Задания для выполнения:
- A) Какую новую пьесу, согласно фрагменту парижского дневника, Кокто читал у мадам Будо-Ламот?
- B) Продолжите фрагмент парижского дневника, начав сразу после его последнего предложения.

Предложенный текст:
────────
Замок пери Бану — это гора Венеры, перенесенная в духовные пределы; тайное пламя дарует благо, тогда как видимое — пожирает.

Париж, 30 января 1942

Среди почты письмо от Фридриха Георга, в котором он по поводу «Садов и улиц» приводит цитату из Квинтилиана:{48} «Ratio pedum in oratione est multo quam in versu difficilior».[36] Он затрагивает здесь вопрос, больше всего занимающий меня в последние годы, — как сообщить прозе новое движение, устремление, соединяющее силу и легкость? К таящимся здесь великим возможностям следует подбирать новые ключи.

Париж, 1 февраля 1942

Утром у меня был Небель по поводу инцидента, происшедшего с ним во время его чтений. Он не может, конечно, сказать, что его не предупреждали об этом заранее. После публикации своего сочинения о людях-насекомых у Зуркампа он сделался подозрительным, но теперь дал повод уже к непосредственному доносу. В Новый год они потешались в коридорах над «Главным лесничим». Теперь Небель должен исчезнуть в провинции, однако отъезд из города человека такого блестящего ума вызывает сожаление.

Днем у мадам Будо-Ламот, где Кокто читал новую пьесу «Рено и Армида». Речь идет о волшебной гармонии, которую отлично передает его голос, соединяющий духовную благозвучность с гибкостью. В особенности удалось то пленительное пение, которым волшебница Армида опутывает очарованного Рено, исполненное одновременно властной и легкой силы. Это все время катящееся, словно наматывающееся на невидимое веретено «file, file, file»,[37] подобно серебряной нити пронзающее воздух осени.
────────
Исходные данные:
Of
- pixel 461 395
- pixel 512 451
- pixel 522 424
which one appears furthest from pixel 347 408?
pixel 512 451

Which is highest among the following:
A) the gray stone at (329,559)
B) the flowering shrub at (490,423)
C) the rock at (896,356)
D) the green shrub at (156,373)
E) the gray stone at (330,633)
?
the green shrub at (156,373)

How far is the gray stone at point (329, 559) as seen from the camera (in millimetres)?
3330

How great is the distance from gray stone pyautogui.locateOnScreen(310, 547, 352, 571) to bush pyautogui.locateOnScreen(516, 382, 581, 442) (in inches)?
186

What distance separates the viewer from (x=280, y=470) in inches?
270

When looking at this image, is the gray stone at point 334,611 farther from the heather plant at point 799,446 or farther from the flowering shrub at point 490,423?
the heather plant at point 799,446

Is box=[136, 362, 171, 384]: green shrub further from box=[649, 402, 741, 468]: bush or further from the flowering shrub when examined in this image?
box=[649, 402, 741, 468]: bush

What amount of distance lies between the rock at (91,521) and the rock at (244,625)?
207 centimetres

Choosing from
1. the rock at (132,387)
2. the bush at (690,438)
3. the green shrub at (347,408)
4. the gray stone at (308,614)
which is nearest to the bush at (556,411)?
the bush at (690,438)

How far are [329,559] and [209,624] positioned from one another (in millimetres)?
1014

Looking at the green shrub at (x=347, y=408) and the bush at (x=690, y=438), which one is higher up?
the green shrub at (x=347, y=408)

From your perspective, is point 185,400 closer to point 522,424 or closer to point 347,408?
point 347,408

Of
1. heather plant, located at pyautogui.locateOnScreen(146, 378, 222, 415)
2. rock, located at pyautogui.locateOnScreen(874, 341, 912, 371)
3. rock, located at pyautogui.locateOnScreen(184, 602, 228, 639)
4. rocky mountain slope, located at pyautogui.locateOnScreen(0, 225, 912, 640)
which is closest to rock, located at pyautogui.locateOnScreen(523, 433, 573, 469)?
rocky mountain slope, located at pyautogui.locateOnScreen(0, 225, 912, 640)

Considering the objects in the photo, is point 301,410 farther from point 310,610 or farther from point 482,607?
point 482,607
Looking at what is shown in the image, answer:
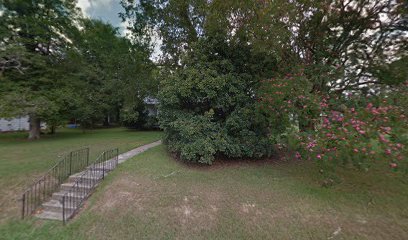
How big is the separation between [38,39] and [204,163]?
509 inches

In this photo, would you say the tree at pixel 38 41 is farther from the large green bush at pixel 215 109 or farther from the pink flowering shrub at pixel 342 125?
the pink flowering shrub at pixel 342 125

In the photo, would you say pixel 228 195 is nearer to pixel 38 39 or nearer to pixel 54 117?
pixel 54 117

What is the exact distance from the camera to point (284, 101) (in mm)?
5027

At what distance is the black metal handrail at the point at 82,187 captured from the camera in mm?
4738

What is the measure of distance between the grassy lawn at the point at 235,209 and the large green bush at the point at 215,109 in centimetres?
97

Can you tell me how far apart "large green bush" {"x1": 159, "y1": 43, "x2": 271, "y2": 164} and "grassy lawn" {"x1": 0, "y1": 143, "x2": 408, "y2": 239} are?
0.97m

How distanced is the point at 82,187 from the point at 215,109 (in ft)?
16.1

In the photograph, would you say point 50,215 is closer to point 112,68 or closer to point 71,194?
point 71,194

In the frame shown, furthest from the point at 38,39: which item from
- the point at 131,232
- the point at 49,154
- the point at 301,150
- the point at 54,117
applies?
the point at 301,150

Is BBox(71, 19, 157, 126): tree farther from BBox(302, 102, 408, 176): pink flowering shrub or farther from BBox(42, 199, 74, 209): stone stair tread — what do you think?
BBox(302, 102, 408, 176): pink flowering shrub

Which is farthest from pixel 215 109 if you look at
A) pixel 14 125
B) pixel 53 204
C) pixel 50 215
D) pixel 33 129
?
pixel 14 125

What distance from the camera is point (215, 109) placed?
773cm

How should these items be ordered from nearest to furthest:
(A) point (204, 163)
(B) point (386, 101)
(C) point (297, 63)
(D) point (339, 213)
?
(B) point (386, 101) → (D) point (339, 213) → (C) point (297, 63) → (A) point (204, 163)

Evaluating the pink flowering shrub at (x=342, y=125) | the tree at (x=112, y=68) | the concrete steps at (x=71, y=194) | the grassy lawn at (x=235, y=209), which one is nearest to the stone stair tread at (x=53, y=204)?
the concrete steps at (x=71, y=194)
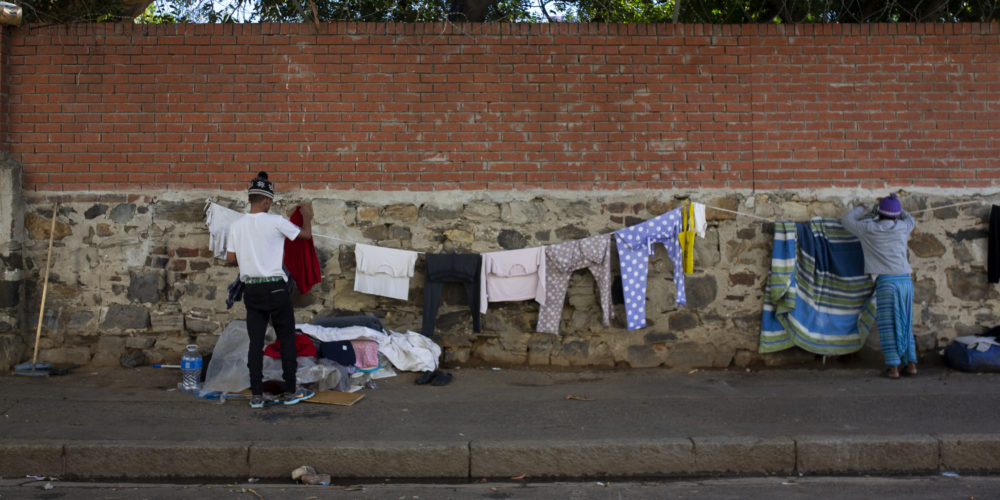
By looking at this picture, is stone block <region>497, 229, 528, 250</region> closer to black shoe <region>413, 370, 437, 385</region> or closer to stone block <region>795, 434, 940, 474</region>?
black shoe <region>413, 370, 437, 385</region>

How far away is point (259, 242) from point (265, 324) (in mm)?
682

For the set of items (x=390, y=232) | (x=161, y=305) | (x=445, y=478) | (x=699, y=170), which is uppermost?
(x=699, y=170)

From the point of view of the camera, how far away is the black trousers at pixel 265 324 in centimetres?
590

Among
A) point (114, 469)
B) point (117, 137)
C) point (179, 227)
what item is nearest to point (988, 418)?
point (114, 469)

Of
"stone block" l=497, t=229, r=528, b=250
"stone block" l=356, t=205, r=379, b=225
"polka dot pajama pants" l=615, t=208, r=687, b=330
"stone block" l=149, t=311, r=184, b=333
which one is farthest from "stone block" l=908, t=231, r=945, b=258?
"stone block" l=149, t=311, r=184, b=333

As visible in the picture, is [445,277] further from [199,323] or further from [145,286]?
[145,286]

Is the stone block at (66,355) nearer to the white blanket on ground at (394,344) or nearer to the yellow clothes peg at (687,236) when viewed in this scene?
the white blanket on ground at (394,344)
────────
Ответы по порядку:
- A) Пьесу «Рено и Армида».

- B)
Кроме Гастона Галлимара я встретил там еще Геллера, Вимера, докторессу и актера Маре{49} — Антиноя из народа. Затем разговор с Кокто, во время которого он, среди прочих прелестных анекдотов, рассказал об одной пьесе, где разрисованные человеческие руки должны были изображать поднимающихся из корзин змей, которых должны были бить палками; и случилось так, что одной из змей довольно крепко попало, на что раздалось «merde»,[38] отпущенное статистом из ямы.

У Друана, недалеко от Оперы. К моим вечным недостаткам принадлежит еще и тот, что те дни, когда я испытываю особенную любовь к своим близким, и те, когда я в состоянии дать им это почувствовать, редко совпадают. Временами мною неудержимо овладевает дух противоречия.

Ночью сны: мне открылся во всей своей глубине замысел окружающих помещений. Двери из них выходят в комнату, где я сплю, рядом находятся комнаты матери, жены, сестры, брата, отца и возлюбленной; в их скрытой власти и влиянии, в их тесном соседстве и их замкнутости было что-то в равной мере от торжественности и страшной тайны.

«— И тут вошла мать».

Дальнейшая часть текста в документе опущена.